_Compito da svolgere_.
Prosegui il brano fornito, che si chiede se una storia debba funzionare o emozionare, partendo subito dopo la sua ultima frase.

_Brano fornito_.
Una storia deve funzionare o emozionare?

Una storia deve funzionare o emozionare?

Nell’articolo “Susanna Tamaro contro la letteratura insegnata a scuola: l’errore”, apparso su «Virgilio Sapere» qualche giorno fa, la scrittrice contestava – come avrete capito dal titolo – l’insegnamento della letteratura nelle scuole elementari.

Un insegnamento che io non ricordo, se ripenso al mio periodo scolastico: la Tamaro critica infatti che oggi si ricercano “tecnicismi e difetti anche attraverso l’analisi logica”.

Quando andavo a scuola io, si faceva sì l’analisi logica, ma alle medie non alle elementari, e comunque senza ricercare difetti nelle storie: erano brani presi dal libro di grammatica.

Con il senno del poi mi avrebbe fatto molto piacere se mi avessero insegnato “tecnicismi” e a trovare “difetti” in una storia: sarei stato avvantaggiato quando avessi iniziato a scrivere narrativa.

Ho dovuto invece “studiare” da autodidatta, più sul campo che su libri e corsi. E per campo intendo dei forum letterari in cui pubblicavo i racconti o partecipavo a gare letterarie, imponendomi poi di leggere decine di libri l’anno, affrontando qualsiasi genere narrativo e diversificando gli autori.

Far capire ai bambini, già dalle scuole elementari, come funziona una storia permette loro di entrare già nella critica: quando leggeranno un libro o vedranno un film, potranno capirne eventuali lacune o individuarne i punti di forza.

“La letteratura non deve funzionare, deve emozionare”

Chi mi segue da un po’ sa già quanto io non sia affatto d’accordo su questo pensiero. Mi è capitato di leggere storie che non funzionavano e non ne ho ricavato alcuna emozione, soltanto fastidio o noia per il tempo perduto a leggerle.

Insegnare come funziona una storia significa preparare gli studenti, che da grandi sapranno affrontare racconti e romanzi e, là dove necessario (e nei limiti consentiti), potranno sovvertire qualche regola.

La letteratura deve funzionare, soprattutto, non deve necessariamente emozionare. E il motivo è semplice.

Le emozioni sono personali

Chi stabilisce se una storia sia o meno emozionante?

_Dati grezzi_.

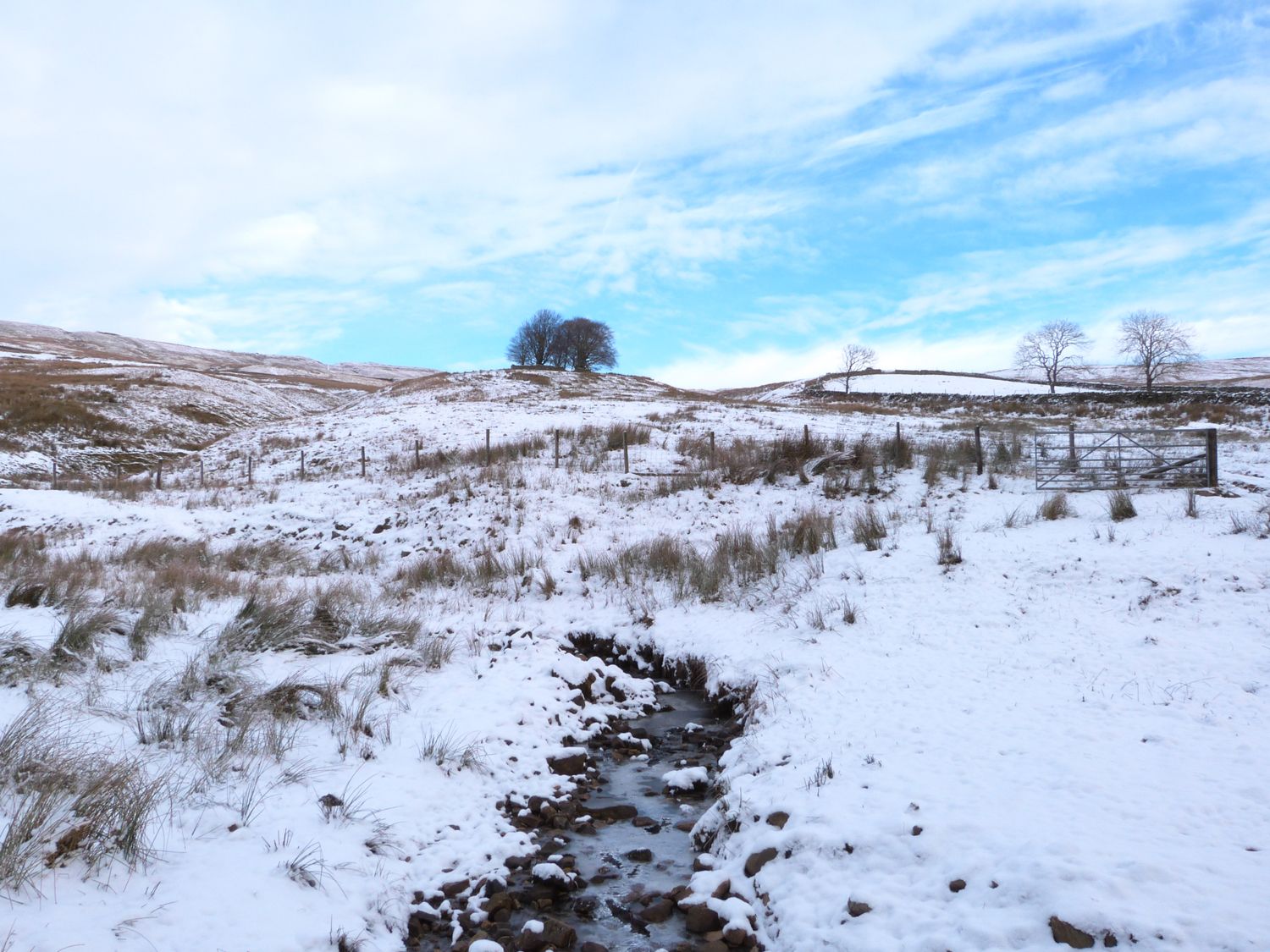 Duddle Cottage, Lancashire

_Risposta_.
È questo il punto da chiarire: dire che la letteratura deve emozionare significa stabilire una sorta di dogma, esente quindi da ogni critica o opinione contraria, ma soprattutto significa uniformare le personalità dei lettori, come se fossimo tutti uguali e provassimo gli stessi sentimenti.

Ma le emozioni sono personali: ciò che emoziona voi potrebbe non emozionare me, che già sono un tipo che si emoziona molto difficilmente, diciamo pure raramente.

Il piacere della lettura

Non viene insegnato ai bambini di godere della bellezza di una poesia o di un brano, ma viene insegnato a fare l’analisi del testo.

Anche su questo pensiero della scrittrice dissento in pieno. In primo luogo si va a scuola per imparare certe regole, almeno per quanto riguarda la lingua italiana. In secondo luogo non è possibile insegnare la gioia, il piacere della bellezza di una poesia o di un brano.

Gioia, piacere, bellezza sono concetti del tutto personali. Una poesia può lasciarmi indifferente, così come può entusiasmare qualcun altro, e viceversa.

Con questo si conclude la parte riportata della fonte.